Data4Democracy/smtk - Githubissues

SMTK (Social Media Tool Kit)

DISCLAIMER:

This is a very early stage work in progress experiment. Contributions, ideas, thoughts, opinions are welcome. If you are looking for a fully fleshed out, well documented codebase you may be uncomfortable working on this project (for now). The upside is there is a lot of work to be done and this is a great opportunity to make substantial contributions.

Purpose:

Collecting social media data can be a nuisance. This project aims to make the collection process as simple as possible for researchers. We make common-sense assumptions about what most researchers need, and how they like to work with their data. SMTK sits on top of other python libraries such as facepy (facebook) and python-twitter (twitter) to provide researchers with a clear and easy way to interact with various social media API's. Our purpose is to take care of low level details and provide a clean API for working across multiple platforms. As we build out our core functionality we hope to do even more work to abstract out annoying tasks like scheduling tasks, handling API limit breaches/timeouts so your collections keep running in a robust fashion.

Philosophy:

Our goal is to make it as easy as possible for researchers to get up and running with new collections. Our focus is on ease of use over features. At every decision point we carefully consider how a new feature will impact simplicity. A user should be able to use our toolkit without prior knowledge of underlying libraries and APIs. Based on our experience of underlying API we will attempt to make the best decision that should work in average case but if you are looking for maximum control over your collection process, consider using underlying libraries/API endpoints directly.

This project aims to use the most current version of python 3.6. Back porting to previous versions is a secondary concern and not guaranteed.

What we are not:

We do not offer every available endpoint on every platform. We have distilled this down to the ones we've found to be most useful in our previous research. If you need more functionality consider using the underlying libraries/API endpoints directly. At the moment our core library is considering platforms which offer an API. We may consider adding support for scraping platforms which do not offer an API in the future.

Background:

SMTK grew out online community research we are doing at Data for Democracy. Some early inspiration came from collect-social, discursive and twitter-framework. Thanks to all the early contributors to these projects, much of the code and functionality found here was directly inspired these early projects.

Structure:

SMTK core provides classes which interact with the social media API endpoints / python API wrappers to create the appearance that data is being streamed to the user.

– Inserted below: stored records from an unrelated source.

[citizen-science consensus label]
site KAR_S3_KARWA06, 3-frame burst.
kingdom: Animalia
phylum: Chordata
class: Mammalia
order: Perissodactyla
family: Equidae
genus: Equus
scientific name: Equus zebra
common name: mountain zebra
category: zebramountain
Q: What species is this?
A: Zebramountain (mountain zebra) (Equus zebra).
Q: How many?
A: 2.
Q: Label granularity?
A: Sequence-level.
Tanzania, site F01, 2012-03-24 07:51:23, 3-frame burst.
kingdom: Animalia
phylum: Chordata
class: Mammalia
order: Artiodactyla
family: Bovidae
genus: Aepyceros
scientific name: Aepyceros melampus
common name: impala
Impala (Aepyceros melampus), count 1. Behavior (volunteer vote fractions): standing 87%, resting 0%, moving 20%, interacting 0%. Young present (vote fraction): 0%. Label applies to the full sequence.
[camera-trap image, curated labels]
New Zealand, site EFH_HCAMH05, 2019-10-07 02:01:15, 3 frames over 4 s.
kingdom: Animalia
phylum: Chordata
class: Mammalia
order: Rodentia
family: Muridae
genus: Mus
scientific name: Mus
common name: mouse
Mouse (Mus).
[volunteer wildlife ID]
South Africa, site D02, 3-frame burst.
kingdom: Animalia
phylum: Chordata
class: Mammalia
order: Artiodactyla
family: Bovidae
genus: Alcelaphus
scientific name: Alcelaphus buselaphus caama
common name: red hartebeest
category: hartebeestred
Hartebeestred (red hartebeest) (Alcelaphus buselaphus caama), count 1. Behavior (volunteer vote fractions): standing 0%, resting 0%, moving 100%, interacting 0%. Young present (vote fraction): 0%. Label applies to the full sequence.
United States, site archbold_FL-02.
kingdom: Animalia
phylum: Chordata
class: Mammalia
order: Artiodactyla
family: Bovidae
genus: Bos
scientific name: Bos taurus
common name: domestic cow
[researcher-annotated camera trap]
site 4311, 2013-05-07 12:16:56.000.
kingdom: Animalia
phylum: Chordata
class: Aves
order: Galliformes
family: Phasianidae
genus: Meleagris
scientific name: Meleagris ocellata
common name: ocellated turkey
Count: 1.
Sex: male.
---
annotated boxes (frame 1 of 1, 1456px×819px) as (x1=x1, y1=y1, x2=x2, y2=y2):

Every platform will have a base Collector (Ex:CollectTwitter) which offer a variety of commonly performed tasks. These start with basic functions like get a users friends list but will also include more advanced functions like map_network which starts with a list of seed accounts and begin crawling through a seed user(s) network returning connection, friends and posts as it goes.

All collection classes should implement several on_<event> methods (on_start, on_post, on_profile are common ones). This is how data is "returned" (streamed) to the user of smtk. By inheriting from our base class users of the library are able to build their own logic on top of our functionality. This is done to separate the code which obtains the data from logic to route, parse and/or store the data.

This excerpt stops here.